With hope renewed, Moodie rode on after his mistress. On coming up with them, he heard L’Isle and Lady Mabel talking Portuguese. To while away an idle hour, she was taking a lesson in that tongue. This annoyed Moodie, who suspected some plot, when they thus kept him in the dark. But he consoled himself with the hope that his important dispatch would yet be in time to prevent mischief, and he once more refreshed himself with his bottle, being now well convinced of its medicinal virtue.
Lady Mabel was in high spirits, talking and laughing, and occasionally looking round at Moodie, enjoying the deception she had put upon him. Her success in bewildering him, now tempted her to quiz L’Isle, and she abruptly said: “It must have been a violent fit of patriotism and martial ardor that made you abandon the thought of taking orders, and quit Oxford for the camp.”
“I never had any thought of taking orders,” answered L’Isle, surprised and annoyed, he knew not exactly why. “I only lived with those who had.”
“You lived with them to some purpose, then, and have, too, a great aptitude for the church.”
“It is not my vocation,” said L’Isle, laconically.
“You have only not yet found it out. But it is not too late,” she persisted. “Your case, my good man-slaying Christian, is not like Gonsalvo’s of Cordova, who had but a remnant of his days in which to play the penitent monk. These wars will soon be over, and you are still young. If you cannot make a general, you may be a bishop in time. Indeed, I already see in you a pillar of our church.”
It was not flattering to an ambitious young soldier to hint that he had so mistaken his calling. L’Isle was almost angry, at which Lady Mabel felt a mischievous delight; and Mrs. Shortridge was highly amused.
“It is but a small inducement I can offer you, among so many higher motives,” Lady Mabel continued. “But I promise you, that, whenever you preach your first sermon, I will travel even to Land’s-end to hear it.”

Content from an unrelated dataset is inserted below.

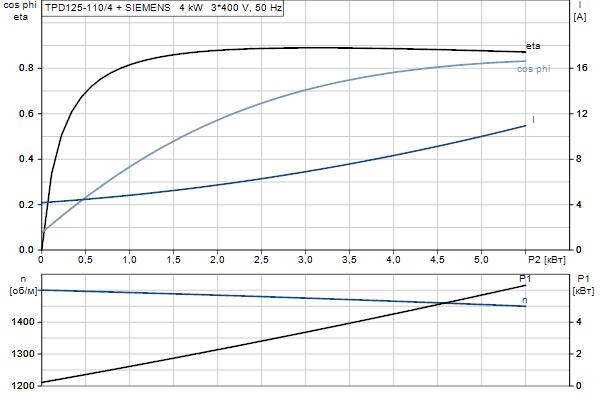 Характеристика двигателя насосов TPD 125-110/4 A-F-A-BQQE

“Lady Mabel shall offer a greater bribe,” said Mrs. Shortridge, with an arch look. “If you will only exchange the sword for the surplice, Colonel L’Isle, whenever she commits matrimony, no one but you shall solemnize the rite.”
Far from being tempted, L’Isle seemed utterly disgusted at the inducement.
Lady Mabel blushed to the crown of her head, and exclaimed, “I am too fond of my liberty to offer that bribe. That is a high and bare hill,” she said, seeking to divert their attention. “Let us ride to the top of it, and survey the country around.”